WHAT YOU SHOULD DO
Format the listing below as a numbered list, dropping any blank lines and leaving out the pictures.

DATA SUPPLIED
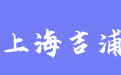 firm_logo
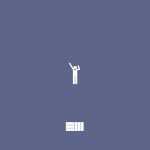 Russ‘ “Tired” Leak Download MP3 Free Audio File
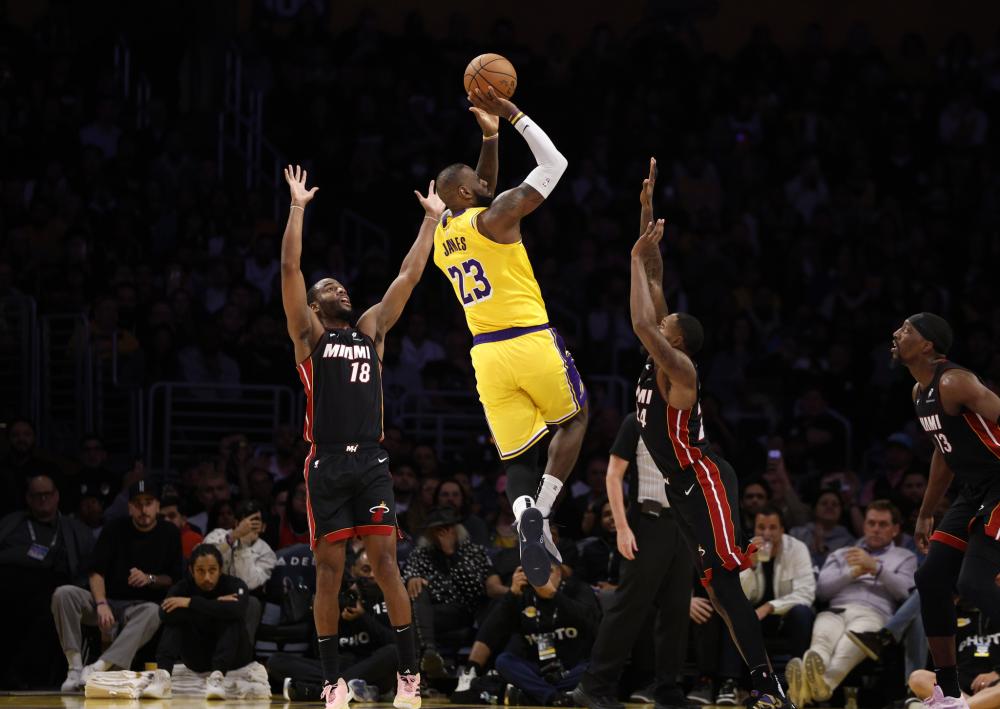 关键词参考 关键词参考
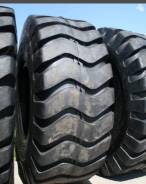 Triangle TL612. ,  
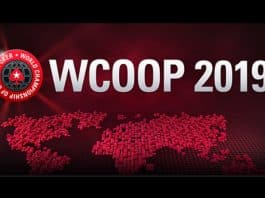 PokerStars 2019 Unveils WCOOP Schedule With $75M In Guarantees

TASK OUTPUT
1.  firm_logo
2.  Russ‘ “Tired” Leak Download MP3 Free Audio File
3.  关键词参考 关键词参考
4.  Triangle TL612. ,  
5.  PokerStars 2019 Unveils WCOOP Schedule With $75M In Guarantees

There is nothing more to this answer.